- [Work required]: Below are the entries; output exactly the lines from the one containing "What distance is between" through the final line, inclusive.

Stored items
++++++++++++++++++++
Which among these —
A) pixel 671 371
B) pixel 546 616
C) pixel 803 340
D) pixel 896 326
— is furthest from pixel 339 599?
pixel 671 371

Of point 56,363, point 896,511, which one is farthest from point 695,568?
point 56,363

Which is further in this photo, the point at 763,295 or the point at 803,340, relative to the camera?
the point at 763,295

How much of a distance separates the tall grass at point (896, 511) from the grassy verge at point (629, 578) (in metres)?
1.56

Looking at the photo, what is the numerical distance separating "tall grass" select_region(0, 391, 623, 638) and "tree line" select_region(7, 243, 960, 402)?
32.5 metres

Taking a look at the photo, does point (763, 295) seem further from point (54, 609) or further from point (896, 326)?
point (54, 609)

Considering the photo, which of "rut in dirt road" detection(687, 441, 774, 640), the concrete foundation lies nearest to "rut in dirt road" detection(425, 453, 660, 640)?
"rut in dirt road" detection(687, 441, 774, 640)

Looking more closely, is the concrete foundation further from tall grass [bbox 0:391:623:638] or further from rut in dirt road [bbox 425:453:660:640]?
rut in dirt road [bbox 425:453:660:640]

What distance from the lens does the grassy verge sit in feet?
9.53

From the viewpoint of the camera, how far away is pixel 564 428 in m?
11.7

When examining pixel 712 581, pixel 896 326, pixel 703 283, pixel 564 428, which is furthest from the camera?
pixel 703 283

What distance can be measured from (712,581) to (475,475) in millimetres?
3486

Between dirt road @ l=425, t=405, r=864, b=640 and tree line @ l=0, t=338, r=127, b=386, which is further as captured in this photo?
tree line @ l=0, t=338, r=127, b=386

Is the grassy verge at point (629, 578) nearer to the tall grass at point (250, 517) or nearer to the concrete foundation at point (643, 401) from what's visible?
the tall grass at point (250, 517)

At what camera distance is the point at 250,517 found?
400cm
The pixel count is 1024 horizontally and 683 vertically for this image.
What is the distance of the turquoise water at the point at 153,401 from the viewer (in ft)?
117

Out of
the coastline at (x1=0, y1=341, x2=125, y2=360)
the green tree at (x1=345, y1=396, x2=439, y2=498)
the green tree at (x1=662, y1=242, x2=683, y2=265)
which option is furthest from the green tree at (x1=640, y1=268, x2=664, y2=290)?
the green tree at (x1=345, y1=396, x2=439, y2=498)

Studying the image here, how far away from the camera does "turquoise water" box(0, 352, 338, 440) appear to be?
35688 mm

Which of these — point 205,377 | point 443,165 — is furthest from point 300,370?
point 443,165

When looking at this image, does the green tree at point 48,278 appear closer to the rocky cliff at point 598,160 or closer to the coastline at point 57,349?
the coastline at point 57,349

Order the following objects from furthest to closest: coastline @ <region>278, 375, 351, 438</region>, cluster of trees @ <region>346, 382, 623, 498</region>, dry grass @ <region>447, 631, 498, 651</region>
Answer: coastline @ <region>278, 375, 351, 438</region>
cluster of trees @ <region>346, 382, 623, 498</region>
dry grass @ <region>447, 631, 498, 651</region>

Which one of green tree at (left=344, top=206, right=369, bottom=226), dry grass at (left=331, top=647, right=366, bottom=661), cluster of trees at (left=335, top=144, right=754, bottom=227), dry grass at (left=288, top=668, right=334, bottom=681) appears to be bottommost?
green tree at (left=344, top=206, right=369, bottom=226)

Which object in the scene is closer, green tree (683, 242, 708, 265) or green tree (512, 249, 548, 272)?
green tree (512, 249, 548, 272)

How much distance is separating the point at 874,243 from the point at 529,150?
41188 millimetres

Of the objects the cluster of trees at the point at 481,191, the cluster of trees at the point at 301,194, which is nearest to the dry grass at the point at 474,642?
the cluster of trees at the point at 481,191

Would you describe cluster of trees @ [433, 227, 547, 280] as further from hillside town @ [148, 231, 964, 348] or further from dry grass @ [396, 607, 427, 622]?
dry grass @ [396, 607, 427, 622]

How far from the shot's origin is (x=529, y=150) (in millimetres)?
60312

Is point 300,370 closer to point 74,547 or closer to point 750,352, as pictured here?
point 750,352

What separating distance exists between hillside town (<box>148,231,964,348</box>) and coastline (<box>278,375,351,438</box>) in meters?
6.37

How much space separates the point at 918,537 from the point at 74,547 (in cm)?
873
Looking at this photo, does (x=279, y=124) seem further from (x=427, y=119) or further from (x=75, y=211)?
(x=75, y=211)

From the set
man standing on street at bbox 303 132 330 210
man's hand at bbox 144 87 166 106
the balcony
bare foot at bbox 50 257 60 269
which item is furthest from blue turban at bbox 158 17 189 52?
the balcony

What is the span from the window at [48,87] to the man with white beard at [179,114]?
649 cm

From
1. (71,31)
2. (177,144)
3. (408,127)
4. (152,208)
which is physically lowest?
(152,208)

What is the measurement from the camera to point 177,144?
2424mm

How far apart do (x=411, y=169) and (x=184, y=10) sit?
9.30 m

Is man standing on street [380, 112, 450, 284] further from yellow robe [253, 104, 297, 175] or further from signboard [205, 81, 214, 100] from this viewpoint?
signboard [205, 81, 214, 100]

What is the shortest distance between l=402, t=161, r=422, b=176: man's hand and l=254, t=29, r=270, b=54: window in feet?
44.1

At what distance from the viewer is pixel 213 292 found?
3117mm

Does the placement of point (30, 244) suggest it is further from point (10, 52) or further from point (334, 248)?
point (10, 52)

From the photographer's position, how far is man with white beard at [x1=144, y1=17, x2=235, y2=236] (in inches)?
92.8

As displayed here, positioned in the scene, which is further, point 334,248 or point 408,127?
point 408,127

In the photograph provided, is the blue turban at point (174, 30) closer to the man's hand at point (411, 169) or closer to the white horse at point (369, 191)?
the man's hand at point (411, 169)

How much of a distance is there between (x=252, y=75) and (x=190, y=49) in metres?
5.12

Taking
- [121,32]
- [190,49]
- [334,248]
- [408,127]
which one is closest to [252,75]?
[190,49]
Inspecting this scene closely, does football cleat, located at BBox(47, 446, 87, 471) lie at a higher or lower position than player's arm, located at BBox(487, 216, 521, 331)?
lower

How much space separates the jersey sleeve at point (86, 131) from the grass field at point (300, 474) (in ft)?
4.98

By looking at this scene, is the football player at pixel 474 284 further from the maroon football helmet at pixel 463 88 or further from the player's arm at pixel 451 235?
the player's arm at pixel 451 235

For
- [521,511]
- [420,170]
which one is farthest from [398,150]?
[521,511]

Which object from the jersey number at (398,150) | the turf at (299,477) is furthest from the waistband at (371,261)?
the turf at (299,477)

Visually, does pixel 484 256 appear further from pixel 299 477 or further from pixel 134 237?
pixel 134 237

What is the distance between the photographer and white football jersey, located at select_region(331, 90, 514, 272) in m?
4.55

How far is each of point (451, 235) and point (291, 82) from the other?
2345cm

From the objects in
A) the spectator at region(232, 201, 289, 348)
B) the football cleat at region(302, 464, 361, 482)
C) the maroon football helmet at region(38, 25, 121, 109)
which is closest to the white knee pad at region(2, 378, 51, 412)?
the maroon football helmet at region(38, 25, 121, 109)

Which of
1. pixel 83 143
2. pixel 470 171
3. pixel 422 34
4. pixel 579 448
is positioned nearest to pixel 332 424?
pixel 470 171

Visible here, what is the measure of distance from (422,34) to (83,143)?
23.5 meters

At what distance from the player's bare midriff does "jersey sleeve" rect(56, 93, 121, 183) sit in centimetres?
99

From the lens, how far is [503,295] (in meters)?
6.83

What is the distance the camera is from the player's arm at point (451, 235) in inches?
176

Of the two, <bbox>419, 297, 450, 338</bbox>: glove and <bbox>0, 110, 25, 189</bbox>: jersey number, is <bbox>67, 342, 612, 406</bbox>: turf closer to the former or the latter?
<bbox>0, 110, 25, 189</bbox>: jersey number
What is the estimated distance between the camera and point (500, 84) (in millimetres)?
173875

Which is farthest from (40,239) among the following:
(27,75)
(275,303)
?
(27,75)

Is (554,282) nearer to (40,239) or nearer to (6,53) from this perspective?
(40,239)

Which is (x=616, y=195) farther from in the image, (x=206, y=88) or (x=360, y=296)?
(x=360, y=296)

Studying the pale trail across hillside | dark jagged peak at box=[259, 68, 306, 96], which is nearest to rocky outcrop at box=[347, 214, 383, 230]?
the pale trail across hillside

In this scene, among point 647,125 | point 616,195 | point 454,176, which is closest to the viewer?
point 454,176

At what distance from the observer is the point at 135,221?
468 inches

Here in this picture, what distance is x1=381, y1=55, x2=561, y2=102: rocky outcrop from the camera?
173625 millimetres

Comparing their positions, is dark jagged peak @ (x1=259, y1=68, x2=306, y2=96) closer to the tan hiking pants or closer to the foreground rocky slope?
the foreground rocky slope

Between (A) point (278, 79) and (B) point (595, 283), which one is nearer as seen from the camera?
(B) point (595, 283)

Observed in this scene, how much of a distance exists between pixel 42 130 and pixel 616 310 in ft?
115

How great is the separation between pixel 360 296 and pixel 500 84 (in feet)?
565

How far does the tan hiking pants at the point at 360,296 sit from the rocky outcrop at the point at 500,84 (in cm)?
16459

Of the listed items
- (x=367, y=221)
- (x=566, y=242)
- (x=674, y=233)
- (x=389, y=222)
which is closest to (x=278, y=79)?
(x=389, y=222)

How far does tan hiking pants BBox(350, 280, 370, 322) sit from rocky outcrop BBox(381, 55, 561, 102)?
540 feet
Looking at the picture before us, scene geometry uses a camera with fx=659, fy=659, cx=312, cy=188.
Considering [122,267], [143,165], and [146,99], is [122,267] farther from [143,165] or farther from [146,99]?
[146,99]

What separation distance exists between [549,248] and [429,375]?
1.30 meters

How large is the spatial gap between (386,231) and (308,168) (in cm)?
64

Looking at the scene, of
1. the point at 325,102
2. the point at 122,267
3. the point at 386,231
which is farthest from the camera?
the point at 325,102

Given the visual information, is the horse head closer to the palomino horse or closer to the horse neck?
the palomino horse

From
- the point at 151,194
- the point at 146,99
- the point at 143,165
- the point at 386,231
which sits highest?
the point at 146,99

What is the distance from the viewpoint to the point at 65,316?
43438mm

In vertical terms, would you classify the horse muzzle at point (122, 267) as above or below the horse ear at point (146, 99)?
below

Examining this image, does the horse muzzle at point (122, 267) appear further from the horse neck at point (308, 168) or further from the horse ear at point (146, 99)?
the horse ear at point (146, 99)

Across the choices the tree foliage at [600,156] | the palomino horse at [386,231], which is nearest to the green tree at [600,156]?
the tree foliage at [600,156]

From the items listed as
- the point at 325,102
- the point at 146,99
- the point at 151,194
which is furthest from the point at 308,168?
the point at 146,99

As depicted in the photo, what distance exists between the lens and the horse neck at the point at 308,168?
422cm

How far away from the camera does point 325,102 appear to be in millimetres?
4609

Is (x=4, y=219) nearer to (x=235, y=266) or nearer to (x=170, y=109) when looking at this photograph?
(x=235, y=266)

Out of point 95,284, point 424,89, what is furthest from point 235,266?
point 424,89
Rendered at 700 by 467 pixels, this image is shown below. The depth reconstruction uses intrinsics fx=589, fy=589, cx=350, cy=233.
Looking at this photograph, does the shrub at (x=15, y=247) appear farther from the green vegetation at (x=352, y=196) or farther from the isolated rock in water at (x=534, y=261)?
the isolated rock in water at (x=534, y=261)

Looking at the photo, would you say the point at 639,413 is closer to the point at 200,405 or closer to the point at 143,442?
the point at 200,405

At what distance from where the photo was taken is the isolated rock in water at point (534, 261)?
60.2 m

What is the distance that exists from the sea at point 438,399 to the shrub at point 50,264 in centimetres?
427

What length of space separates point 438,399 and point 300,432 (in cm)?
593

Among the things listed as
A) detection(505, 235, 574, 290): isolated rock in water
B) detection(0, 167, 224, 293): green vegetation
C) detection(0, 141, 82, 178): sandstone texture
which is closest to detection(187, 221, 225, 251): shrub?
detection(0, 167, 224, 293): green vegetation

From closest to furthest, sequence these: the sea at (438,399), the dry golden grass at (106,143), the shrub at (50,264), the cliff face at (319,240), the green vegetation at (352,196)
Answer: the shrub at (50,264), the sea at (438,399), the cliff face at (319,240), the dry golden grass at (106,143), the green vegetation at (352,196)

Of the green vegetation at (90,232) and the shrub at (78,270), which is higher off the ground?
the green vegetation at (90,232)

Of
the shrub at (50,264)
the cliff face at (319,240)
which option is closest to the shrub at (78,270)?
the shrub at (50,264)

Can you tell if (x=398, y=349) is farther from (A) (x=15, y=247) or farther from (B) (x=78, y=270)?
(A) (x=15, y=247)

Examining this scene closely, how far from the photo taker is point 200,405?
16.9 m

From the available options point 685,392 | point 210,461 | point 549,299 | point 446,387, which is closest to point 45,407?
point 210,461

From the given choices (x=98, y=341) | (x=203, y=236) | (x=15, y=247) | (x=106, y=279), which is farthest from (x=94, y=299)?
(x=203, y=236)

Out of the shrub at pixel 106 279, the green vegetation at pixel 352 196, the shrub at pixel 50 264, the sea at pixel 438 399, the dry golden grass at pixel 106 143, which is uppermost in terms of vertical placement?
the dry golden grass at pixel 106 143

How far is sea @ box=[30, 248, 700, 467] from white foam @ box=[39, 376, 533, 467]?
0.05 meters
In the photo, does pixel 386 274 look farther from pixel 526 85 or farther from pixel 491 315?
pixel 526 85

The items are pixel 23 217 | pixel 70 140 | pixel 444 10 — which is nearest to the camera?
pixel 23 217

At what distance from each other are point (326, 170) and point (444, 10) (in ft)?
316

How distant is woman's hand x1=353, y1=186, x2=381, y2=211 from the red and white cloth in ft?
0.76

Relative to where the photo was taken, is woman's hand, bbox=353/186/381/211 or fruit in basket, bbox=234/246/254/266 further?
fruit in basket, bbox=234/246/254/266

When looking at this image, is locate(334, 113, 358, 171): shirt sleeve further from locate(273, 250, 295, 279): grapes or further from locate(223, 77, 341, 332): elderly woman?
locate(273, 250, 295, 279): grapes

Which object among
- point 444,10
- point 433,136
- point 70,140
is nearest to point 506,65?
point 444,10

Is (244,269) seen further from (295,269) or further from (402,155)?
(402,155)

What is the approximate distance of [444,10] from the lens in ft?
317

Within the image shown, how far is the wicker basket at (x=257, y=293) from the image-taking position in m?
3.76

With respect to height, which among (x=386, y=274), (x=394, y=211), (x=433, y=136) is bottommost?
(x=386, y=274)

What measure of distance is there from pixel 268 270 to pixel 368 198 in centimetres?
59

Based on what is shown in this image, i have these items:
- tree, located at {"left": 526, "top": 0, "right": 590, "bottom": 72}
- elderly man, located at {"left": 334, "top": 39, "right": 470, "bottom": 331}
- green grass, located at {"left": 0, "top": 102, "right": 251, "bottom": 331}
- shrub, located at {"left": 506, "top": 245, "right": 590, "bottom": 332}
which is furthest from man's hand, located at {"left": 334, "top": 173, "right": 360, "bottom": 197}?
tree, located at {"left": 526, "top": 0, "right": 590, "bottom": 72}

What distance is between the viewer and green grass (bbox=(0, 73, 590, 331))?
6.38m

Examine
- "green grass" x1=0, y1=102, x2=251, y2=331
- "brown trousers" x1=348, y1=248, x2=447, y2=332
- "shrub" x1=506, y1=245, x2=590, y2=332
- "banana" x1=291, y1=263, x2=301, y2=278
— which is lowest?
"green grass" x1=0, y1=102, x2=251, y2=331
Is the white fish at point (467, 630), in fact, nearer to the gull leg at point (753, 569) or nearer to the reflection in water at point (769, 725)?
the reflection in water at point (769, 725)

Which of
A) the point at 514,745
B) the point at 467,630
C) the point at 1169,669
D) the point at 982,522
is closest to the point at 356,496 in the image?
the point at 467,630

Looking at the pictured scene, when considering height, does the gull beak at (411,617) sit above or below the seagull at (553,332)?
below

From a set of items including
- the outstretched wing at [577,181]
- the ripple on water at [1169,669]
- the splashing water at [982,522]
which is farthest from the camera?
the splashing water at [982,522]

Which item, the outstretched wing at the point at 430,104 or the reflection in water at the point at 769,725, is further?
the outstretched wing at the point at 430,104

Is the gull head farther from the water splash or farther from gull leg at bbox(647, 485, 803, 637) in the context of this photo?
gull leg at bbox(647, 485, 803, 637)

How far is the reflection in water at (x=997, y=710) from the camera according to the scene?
++++++++++++++++++++
- [Task result]:
What distance is between the viewer and green grass (bbox=(0, 73, 590, 331))?
6.38m

Examine
- "green grass" x1=0, y1=102, x2=251, y2=331
- "brown trousers" x1=348, y1=248, x2=447, y2=332
- "shrub" x1=506, y1=245, x2=590, y2=332
- "banana" x1=291, y1=263, x2=301, y2=278
— which is lowest?
"green grass" x1=0, y1=102, x2=251, y2=331
Is the white fish at point (467, 630), in fact, nearer to the gull leg at point (753, 569) or nearer to the reflection in water at point (769, 725)?
the reflection in water at point (769, 725)

Which of
A) the point at 514,745
B) the point at 467,630
C) the point at 1169,669
D) the point at 982,522
is closest to the point at 356,496 in the image?
the point at 467,630

Looking at the pictured scene, when considering height, does the gull beak at (411,617) sit above or below the seagull at (553,332)?
below

From a set of items including
- the outstretched wing at [577,181]
- the ripple on water at [1169,669]
- the splashing water at [982,522]
which is farthest from the camera?
the splashing water at [982,522]

Which item, the outstretched wing at the point at 430,104 or the reflection in water at the point at 769,725, is further?
the outstretched wing at the point at 430,104

Is the gull head farther from the water splash or farther from gull leg at bbox(647, 485, 803, 637) in the context of this photo?
gull leg at bbox(647, 485, 803, 637)

How far is the reflection in water at (x=997, y=710) from the camera according to the scene?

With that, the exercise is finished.